┌────────

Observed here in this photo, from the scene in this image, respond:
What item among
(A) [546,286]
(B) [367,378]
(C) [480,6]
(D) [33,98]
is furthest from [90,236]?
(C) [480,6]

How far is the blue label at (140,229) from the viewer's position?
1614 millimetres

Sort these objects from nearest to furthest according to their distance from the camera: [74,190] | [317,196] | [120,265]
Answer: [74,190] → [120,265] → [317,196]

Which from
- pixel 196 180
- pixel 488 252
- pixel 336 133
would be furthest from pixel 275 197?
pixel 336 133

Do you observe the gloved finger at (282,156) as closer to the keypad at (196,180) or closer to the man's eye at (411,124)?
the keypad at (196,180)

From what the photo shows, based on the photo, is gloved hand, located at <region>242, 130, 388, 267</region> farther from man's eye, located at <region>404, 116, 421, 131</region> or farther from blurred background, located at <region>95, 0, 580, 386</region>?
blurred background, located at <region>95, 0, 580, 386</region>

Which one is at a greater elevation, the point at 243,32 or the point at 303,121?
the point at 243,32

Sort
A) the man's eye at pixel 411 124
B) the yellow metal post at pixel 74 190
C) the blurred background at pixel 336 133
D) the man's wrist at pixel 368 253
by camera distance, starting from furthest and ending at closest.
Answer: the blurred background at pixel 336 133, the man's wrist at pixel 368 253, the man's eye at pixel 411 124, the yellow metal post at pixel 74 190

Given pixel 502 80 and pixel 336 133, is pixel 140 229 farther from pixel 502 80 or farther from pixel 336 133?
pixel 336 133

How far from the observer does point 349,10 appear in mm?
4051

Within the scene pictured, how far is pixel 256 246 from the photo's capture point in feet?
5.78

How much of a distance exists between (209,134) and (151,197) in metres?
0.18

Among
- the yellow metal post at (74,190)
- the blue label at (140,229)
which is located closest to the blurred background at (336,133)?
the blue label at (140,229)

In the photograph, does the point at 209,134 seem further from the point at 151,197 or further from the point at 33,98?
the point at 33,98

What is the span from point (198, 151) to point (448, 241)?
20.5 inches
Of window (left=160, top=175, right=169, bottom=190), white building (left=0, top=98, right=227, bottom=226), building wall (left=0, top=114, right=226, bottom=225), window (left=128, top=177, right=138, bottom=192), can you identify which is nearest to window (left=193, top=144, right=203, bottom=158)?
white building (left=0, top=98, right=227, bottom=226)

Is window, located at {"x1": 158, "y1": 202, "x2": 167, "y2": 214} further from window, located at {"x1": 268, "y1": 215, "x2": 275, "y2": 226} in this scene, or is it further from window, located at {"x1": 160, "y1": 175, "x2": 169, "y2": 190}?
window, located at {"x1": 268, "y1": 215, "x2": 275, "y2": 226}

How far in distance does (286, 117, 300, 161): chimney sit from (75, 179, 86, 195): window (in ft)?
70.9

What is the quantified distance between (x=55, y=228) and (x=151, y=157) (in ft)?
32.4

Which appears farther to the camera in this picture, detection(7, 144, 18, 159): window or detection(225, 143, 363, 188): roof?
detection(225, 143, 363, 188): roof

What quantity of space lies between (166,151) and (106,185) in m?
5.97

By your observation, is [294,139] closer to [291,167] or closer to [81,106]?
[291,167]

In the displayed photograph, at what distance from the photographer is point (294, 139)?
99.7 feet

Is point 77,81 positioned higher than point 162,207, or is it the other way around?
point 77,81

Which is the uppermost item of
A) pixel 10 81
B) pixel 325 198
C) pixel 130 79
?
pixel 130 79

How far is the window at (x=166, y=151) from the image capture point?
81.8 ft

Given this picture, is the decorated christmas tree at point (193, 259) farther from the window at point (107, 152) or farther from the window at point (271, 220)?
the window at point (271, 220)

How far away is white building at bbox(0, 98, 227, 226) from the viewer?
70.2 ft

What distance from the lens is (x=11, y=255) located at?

└────────

TASK INSTRUCTIONS: Retype the entries above from their first line up to and including the line containing "Answer: [74,190] → [120,265] → [317,196]", copying every character unchanged.

RESULT:
Observed here in this photo, from the scene in this image, respond:
What item among
(A) [546,286]
(B) [367,378]
(C) [480,6]
(D) [33,98]
is furthest from [90,236]?
(C) [480,6]

How far is the blue label at (140,229) from the viewer's position?
1614 millimetres

Sort these objects from nearest to furthest according to their distance from the camera: [74,190] | [317,196] | [120,265]
Answer: [74,190] → [120,265] → [317,196]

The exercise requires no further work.